Talk Proposal Submission
If you are interested in attending this talk at PyCon JP 2017, please use the social media share buttons below. We will consider the popularity of the proposals when making our selection.
talk
Why you should do text analysis with Python (even if you don't want to)(en)
Speakers
Bhargav Srinivasa Desikan
Audience level:
Novice
Category:
Big Data
Description
The explosion in Artificial Intelligence and Machine Learning is unprecedented now - and text analysis is likely the most easily accessible and understandable part of this. And with python, it is crazy easy to do this - python has been used as a parsing langauge forever, and with the rich set of text analysis tools, it works more than just well.
Objectives
Attendees will be able to now use the rich python NLP environment to parse and understand their textual data. python is an excellent scripting language and attendees will get to know the exact tricks used to clean and analyse textual data using python.
Abstract
The explosion in Artificial Intelligence and Machine Learning is unprecedented now - and text analysis is likely the most easily accessible and understandable part of this. And with python, it is crazy easy to do this - python has been used as a parsing langauge forever, and with the rich set of Natural Language Processing and Computational Linguistic tools, it's worth doing text analysis even if you don't want to.
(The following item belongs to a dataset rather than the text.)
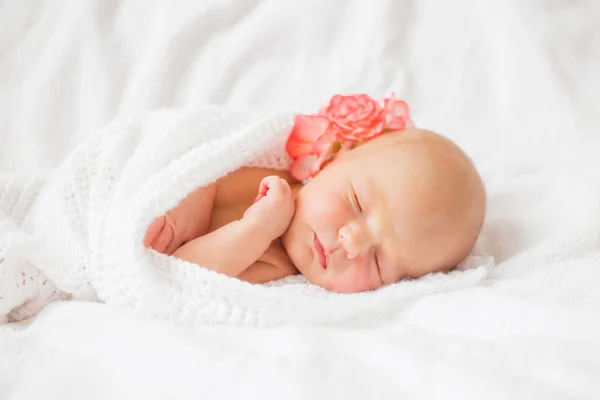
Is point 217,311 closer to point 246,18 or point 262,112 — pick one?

The purpose of this talk is to convince the python community to do text analysis - and explain both the hows and the whys. Python has traditionally been a very good parsing language, aruguably replacing perl for all text file handling tasks. Reading files, regular expressions, writring to files, crawling on the web for textual data have all been standard ways to use python - and now with the Machine Learning and AI explosion - we have a great set of tools in python to understand all the textual data we can so easily play with.
I will be briefly talking aboubt the merits, de-merits and use-cases of the most popular text processing libraries. In particular, these will be spaCy, NLTK, gensim. I will also talk about how to use traditional Machine Learning libraries for text analysis, such as scikit-learn, Keras and TensorFlow.
Pre-processing is the one of the most important steps of Text Analysis, and I will talk more about this - after all, garbage in, garbage out!
The final part of the talk will be about where to get your data - and how to create your own textual data as well. You could analyse anything, from your own emails and whatsapp conversations to freely available British Parliament transcripts!